ECLI:NL:RBNHO:2020:3163
Rechtbank Noord-Holland
- Eerste aanleg - enkelvoudig
- Rechtspraak.nl
Vordering tot vergoeding van proceskosten na intrekking van beroep inzake WOB-verzoek
Op 28 april 2020 heeft de Rechtbank Noord-Holland uitspraak gedaan in de zaak tussen eiseres, vertegenwoordigd door haar gemachtigde M.F.M. Groot Kormelink, en de minister van Sociale Zaken en Werkgelegenheid. Eiseres had op 18 december 2019 digitaal beroep ingesteld tegen het niet tijdig nemen van een beslissing op haar WOB-verzoek, dat op 13 september 2019 was ingediend. De minister had de beslistermijn op 8 oktober 2019 met vier weken verdaagd, maar op 2 januari 2020 werd alsnog een beslissing genomen waarbij de opgevraagde documenten openbaar werden gemaakt. Eiseres trok haar beroep op 31 januari 2020 in en verzocht om vergoeding van de proceskosten.

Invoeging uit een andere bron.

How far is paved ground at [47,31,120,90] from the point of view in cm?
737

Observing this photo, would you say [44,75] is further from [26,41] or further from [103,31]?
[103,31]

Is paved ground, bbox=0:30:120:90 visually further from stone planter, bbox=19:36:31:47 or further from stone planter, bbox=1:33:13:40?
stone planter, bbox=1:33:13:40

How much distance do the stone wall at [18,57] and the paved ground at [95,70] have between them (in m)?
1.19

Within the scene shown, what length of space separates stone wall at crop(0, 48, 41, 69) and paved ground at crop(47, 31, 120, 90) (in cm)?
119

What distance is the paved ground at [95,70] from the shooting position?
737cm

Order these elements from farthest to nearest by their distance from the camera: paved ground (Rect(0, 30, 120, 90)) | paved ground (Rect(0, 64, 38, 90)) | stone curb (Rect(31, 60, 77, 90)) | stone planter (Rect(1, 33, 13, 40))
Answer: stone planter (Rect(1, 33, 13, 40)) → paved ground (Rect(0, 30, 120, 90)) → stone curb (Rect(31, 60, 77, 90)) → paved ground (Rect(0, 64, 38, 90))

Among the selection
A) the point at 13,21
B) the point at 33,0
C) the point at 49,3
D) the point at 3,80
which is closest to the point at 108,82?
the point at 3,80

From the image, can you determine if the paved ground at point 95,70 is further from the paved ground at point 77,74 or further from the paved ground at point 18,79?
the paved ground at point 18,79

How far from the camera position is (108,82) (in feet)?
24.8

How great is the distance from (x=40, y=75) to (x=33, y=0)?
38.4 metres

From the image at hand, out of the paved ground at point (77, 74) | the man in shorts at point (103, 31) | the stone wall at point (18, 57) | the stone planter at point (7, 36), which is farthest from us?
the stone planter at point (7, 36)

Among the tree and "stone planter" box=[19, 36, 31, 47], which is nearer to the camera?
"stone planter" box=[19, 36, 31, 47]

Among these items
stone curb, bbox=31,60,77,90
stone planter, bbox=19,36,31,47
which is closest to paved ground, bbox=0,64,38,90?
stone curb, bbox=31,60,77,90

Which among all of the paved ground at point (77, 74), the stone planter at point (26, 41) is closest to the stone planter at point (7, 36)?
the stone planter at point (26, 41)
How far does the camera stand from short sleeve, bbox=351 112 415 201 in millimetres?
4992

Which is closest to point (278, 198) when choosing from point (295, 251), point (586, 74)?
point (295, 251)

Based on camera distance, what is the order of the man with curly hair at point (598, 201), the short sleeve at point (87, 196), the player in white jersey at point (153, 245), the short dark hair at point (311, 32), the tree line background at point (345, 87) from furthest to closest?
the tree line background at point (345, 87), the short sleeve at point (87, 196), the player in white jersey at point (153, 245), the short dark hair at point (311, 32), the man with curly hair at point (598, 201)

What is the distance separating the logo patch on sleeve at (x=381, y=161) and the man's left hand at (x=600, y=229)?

De rechtbank heeft vastgesteld dat het beroep is ingetrokken omdat de minister tegemoet is gekomen aan eiseres. Eiseres heeft tegelijkertijd met de intrekking van het beroep verzocht om de minister in de proceskosten te veroordelen. De rechtbank heeft de minister in de gelegenheid gesteld om een verweerschrift in te dienen, maar deze heeft niet gereageerd. Aangezien partijen niet om een zitting hebben verzocht, heeft de rechtbank het onderzoek gesloten.
De rechtbank overweegt dat op grond van de artikelen 8:75 en 8:75a van de Algemene wet bestuursrecht (Awb) een bestuursorgaan kan worden veroordeeld in de kosten indien het bestuursorgaan geheel of gedeeltelijk aan de indiener is tegemoetgekomen. De rechtbank heeft geoordeeld dat de kosten voor rechtsbijstand, die door een derde beroepsmatig zijn verleend, voor vergoeding in aanmerking komen. De totale kosten zijn vastgesteld op € 262,50, en het door eiseres betaalde griffierecht van € 345,- dient eveneens te worden vergoed door de minister. De rechtbank heeft de minister dan ook veroordeeld in de proceskosten tot een bedrag van € 262,50.